EAC Principal Secretary (PS) Kevit Desai urged industrialists to target increasing their production capacities by doing value addition to meet the demand of the 300 million population in the bloc.
Speaking during a tour at Capwell Industries in Thika which processes maize flour and rice, the PS said the six-nation EAC market has become huge, opening up new frontiers and opportunities for manufacturers to trade.
“DRC inclusion in the EAC has offered a big opportunity to our manufacturers to think big and increase production by being competitive, innovative and diversifying their production capabilities.
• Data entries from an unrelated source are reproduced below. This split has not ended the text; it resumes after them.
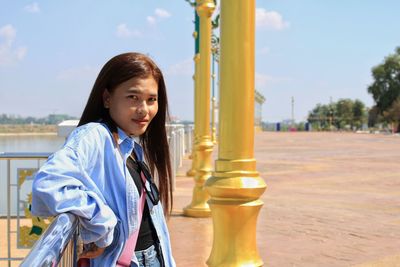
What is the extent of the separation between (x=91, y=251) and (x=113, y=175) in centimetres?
26

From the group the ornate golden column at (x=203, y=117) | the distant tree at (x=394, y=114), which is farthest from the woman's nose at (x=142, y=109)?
the distant tree at (x=394, y=114)

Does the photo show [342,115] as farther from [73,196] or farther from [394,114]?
[73,196]

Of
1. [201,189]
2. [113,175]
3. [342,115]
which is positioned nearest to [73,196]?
[113,175]

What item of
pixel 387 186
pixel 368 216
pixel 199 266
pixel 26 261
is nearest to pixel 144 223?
pixel 26 261

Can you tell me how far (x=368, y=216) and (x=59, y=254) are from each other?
699 centimetres

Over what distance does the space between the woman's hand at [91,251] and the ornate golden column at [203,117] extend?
5632 mm

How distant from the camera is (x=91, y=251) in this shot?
1.72m

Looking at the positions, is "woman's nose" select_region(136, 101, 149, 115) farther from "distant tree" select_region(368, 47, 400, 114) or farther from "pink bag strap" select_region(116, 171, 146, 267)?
"distant tree" select_region(368, 47, 400, 114)

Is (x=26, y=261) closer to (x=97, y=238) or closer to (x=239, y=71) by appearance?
(x=97, y=238)

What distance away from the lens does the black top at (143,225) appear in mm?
1878

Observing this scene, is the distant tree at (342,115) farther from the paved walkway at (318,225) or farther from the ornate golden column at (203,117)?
the ornate golden column at (203,117)

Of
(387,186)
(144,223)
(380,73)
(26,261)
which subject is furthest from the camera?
(380,73)

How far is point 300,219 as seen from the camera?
7531mm

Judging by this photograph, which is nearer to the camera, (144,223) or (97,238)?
(97,238)
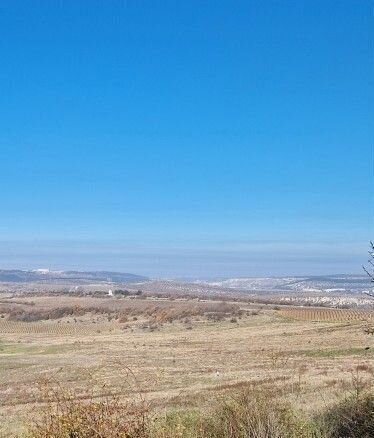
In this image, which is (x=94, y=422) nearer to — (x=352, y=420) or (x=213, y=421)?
(x=213, y=421)

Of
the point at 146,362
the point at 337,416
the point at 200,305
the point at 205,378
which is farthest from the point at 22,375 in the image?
the point at 200,305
Value addition has the highest transformative ability,” said Desai.
The PS said industrialisation would lead to opening up of more opportunities for new jobs, markets for local produce and help in fighting poverty in the region.
Mr Desai also rooted for collaboration between manufacturers and the government on market access and promotion of compliance in regulations and policy frameworks.
He noted that despite the EAC being a big market, only 12 per cent of the business is traded within the market compared to other blocs like the European Union (EU) that trade at between 60 per cent and 70 per cent.
He told local manufacturers to venture into markets across the other 44 countries in the continent, translating to a market of over 900 million people.
Kenya Association of Manufacturers Chairman Rajan Shah decried high taxes and the huge cost of raw materials, transport costs and tariffs, noting that they have frustrated many manufacturers and kept others out of the market.
“We have lots of lost opportunities because we have about 6,000 tariff lines of items that can be exported duty-free into the US but we only do about 10,” said Shah, who is also the MD of Capwell Industries.